Anız yakılmasına ilişkin olarak atılan adımları kuruma ait resmi internet sitesinden duyuran Kahramanmaraş Gıda Tarım ve Hayvancılık İl Müdürü İhsan Emiralioğlu, açıklamasında;
“Kahramanmaraş'ta ilçeler ve mahallelerimizde devam eden eğitim toplantıları ile ilimiz genelinde 2015 yılı hububat hasadı sonrası, toprağa ve çevreye vereceği zarar göz önüne alınarak anız yakılmasının önlenmesi için alınacak alternatif tedbirlerle ilgili olarak ilgililerin, görevlilerin ve kamuoyunun bilgilendirilmesinin sağlanması amaçlanmaktadır. Anız yakılması hadisesi, toprak başta olmak üzere tüm fauna ve floramızı olumsuz yönde etkilemekte, trafiği tehdit etmekte, haberleşme ve enerji hatlarındaki direklerin yanmasına neden olmakta, orman, bağ, bahçe, tarlada biçilmemiş ürün ve ev yangınlarına sebep olmaktadır.
Sorunun çözümünde paydaş kurum ve kuruluşlar olan belediye başkanlıkları, jandarma komutanlıkları, emniyet müdürlükleri, kaymakamlıklar, Orman Bölge Müdürlüğü, müftülükler, milli eğitim müdürlükleri, Çevre ve Şehircilik İl Müdürlüğü, karayolları, ziraat odaları, muhtarlıklar, basın ve sivil toplum kuruluşları ile koordineli bir şekilde çalışmalarımız devam etmektedir. İlimizde özellikle hububat ve mısır hasadından sonra tarlada geriye kalan anızın, yanlış ve eksik bilgiden kaynaklı olarak yakılmasının önlenmesine yönelik olarak üreticilerimize, İl Müdürlüğümüzce bilgilendirme çalışmaları sürdürülmektedir” ifadelerini kullandı.
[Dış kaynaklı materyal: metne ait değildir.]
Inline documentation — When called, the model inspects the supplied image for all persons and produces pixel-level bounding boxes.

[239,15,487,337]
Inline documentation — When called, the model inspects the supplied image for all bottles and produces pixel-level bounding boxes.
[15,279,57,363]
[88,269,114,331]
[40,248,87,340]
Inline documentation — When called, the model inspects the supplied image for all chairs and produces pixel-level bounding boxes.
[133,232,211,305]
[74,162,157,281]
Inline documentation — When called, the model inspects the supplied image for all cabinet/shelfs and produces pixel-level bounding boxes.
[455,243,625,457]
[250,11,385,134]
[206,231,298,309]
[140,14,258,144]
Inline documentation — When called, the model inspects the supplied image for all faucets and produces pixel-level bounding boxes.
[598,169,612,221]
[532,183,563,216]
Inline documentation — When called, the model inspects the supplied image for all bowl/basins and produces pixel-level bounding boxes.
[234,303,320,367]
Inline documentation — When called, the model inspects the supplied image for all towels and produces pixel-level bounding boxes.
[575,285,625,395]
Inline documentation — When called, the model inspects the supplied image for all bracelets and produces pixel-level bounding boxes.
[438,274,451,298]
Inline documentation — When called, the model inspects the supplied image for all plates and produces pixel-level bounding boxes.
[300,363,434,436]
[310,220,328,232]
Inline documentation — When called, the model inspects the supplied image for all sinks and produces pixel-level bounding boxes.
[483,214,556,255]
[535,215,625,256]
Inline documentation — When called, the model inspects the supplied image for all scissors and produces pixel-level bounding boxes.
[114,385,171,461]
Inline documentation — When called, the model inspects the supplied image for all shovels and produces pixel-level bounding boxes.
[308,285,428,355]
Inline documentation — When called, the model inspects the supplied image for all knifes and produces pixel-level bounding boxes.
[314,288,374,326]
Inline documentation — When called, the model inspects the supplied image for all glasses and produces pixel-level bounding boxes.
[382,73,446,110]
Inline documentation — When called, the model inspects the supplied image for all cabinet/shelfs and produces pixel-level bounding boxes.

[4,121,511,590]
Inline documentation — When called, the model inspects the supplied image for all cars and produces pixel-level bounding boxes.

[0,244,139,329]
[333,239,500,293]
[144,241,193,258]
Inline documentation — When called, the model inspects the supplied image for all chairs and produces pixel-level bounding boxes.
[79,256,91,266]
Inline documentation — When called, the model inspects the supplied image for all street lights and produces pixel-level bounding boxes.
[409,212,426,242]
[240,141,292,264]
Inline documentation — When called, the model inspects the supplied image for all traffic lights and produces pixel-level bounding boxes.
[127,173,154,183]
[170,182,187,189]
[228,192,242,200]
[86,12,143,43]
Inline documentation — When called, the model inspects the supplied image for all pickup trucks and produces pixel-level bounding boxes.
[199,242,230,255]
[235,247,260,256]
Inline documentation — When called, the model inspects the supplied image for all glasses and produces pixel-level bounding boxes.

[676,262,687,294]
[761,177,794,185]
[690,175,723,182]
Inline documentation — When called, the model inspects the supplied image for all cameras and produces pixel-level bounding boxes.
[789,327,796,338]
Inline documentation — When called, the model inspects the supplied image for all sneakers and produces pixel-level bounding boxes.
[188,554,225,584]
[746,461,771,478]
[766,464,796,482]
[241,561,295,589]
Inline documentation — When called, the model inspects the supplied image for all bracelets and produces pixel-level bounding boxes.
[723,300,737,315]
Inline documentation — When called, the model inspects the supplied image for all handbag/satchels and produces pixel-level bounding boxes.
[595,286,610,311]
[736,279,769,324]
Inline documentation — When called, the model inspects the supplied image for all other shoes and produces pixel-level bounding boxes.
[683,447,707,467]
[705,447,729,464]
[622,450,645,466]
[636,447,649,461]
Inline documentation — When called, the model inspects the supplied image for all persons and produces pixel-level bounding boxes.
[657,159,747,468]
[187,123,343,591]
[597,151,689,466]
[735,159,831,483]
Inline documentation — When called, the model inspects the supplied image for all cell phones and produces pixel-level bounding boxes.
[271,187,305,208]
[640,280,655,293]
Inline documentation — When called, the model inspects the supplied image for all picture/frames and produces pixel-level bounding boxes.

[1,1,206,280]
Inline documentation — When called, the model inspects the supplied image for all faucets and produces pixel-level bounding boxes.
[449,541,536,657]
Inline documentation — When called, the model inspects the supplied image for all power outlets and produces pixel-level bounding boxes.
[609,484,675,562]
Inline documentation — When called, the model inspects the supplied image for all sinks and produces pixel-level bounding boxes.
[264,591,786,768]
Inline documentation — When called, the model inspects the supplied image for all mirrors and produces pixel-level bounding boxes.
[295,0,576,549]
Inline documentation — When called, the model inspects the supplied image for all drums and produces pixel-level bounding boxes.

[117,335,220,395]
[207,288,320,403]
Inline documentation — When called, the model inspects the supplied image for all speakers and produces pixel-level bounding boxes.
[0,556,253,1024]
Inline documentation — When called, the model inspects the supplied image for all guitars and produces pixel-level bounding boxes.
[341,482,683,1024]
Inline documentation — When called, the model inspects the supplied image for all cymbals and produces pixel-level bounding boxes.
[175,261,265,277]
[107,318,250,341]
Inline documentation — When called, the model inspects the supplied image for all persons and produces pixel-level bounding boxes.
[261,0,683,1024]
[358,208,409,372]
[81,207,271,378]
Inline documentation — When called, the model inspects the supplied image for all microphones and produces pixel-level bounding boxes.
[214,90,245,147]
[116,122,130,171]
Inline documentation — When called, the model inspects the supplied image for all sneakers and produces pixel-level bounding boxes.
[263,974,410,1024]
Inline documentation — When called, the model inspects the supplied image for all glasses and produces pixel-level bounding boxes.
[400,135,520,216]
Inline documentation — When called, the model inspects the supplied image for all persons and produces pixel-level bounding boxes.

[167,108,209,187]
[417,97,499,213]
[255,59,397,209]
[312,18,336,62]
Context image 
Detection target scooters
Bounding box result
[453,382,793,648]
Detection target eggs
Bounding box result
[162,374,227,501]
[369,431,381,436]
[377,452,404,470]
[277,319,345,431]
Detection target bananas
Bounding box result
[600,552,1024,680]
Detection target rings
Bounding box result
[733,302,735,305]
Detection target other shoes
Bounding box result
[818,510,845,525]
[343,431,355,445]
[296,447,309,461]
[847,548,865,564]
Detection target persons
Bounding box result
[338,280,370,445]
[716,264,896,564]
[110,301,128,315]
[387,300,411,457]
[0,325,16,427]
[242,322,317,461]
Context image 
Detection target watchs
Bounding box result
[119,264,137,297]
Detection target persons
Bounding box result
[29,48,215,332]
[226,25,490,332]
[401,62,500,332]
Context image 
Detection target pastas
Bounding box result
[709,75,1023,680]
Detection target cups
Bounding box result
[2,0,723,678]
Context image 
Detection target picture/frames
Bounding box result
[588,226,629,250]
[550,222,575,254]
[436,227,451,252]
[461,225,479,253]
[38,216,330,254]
Anız yakan çiftçilere uygulanacak para cezalarıyla ilgili olarak da değerlendirme yapan Emiralioğlu, “Bütün uğraşlara rağmen çiftçilerimiz tarafından anız yakılması halinde 6831 sayılı Orman Kanunu, 2872 sayılı Çevre Kanunu ve 5326 sayılı Kabahatler Kanununun 32. maddesi hükümleri uygulanmakta olup, anız yakma fiilinin orman ve sulak alanlara bitişik yerler ile meskun mahallelerde işlenmesi durumunda bu ceza beş kat artırılmaktadır” şeklinde konuştu.